Que s’est-il passé depuis l’arrivée de CVC pour que la valorisation du groupe monte si haut ?
Nous avons vécu une lune de miel avec CVC, c’est avec eux que nous avons opéré ce virage stratégique, en recentrant le groupe sur son métier cœur de la distribution d’assurance autour des marchés de l’emprunteur, de la santé/prévoyance, du dommage de niches, de la santé internationale et de la gestion de patrimoine. Cette transformation et notre dynamique commerciale dans les 18 pays où nous opérons nous ont permis de générer une croissance organique de 8% en moyenne dans un environnement pourtant très concurrentiel. CVC va nous manquer, nous avons mené ensemble cette séquence tambour battant avec des liens de confiance extraordinaires. Nous avons atteint un niveau de performance élevé qui nous permet aujourd’hui de voir encore plus grand plus loin. Dans le Private Equity, pour qu’une histoire soit belle il faut bien qu’elle se termine.

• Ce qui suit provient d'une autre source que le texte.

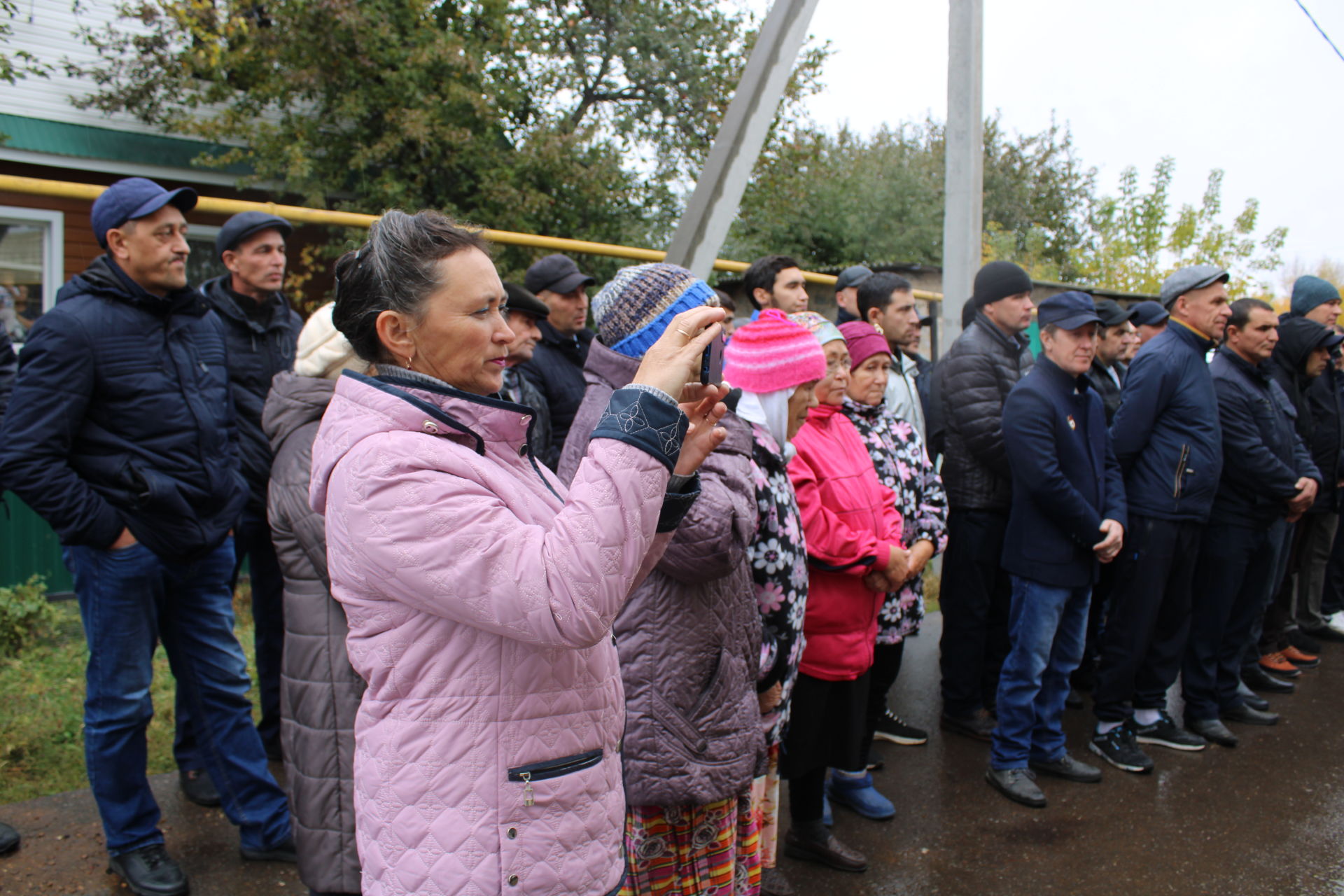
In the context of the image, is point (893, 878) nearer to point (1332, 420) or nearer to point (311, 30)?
point (1332, 420)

"J'espère que le deal que nous venons de sceller va inspirer d'autres acteurs du marché"
Pourquoi le choix s’est porté sur KKR ?
De nombreux fonds d’investissement de grande qualité se sont intéressés à April et le choix était cornélien. KKR l’a notamment emporté car l’équipe avec laquelle nous allons avoir le plaisir de travailler, a parfaitement endossé l’ambition de faire d’April un champion du courtage d’envergure mondiale. Cette nouvelle phase de croissance s’inscrit dans la durée, ce qu’a soutenu KKR en mobilisant son fonds core avec un horizon d’investissement à 10-12 ans. KKR est un des fonds les plus prestigieux au monde avec une forte expertise dans les secteurs de l’assurance et des services financiers. Ils sont dans une logique de développement et d’investissement à nos côtés et vont nous permettre d’élever encore notre niveau de jeu et nous donner les moyens d’aller plus loin, en matière de croissance externe, notamment à l’international, et en matière d’expérience client grâce à l’alliance du meilleur des relations humaines et du digital.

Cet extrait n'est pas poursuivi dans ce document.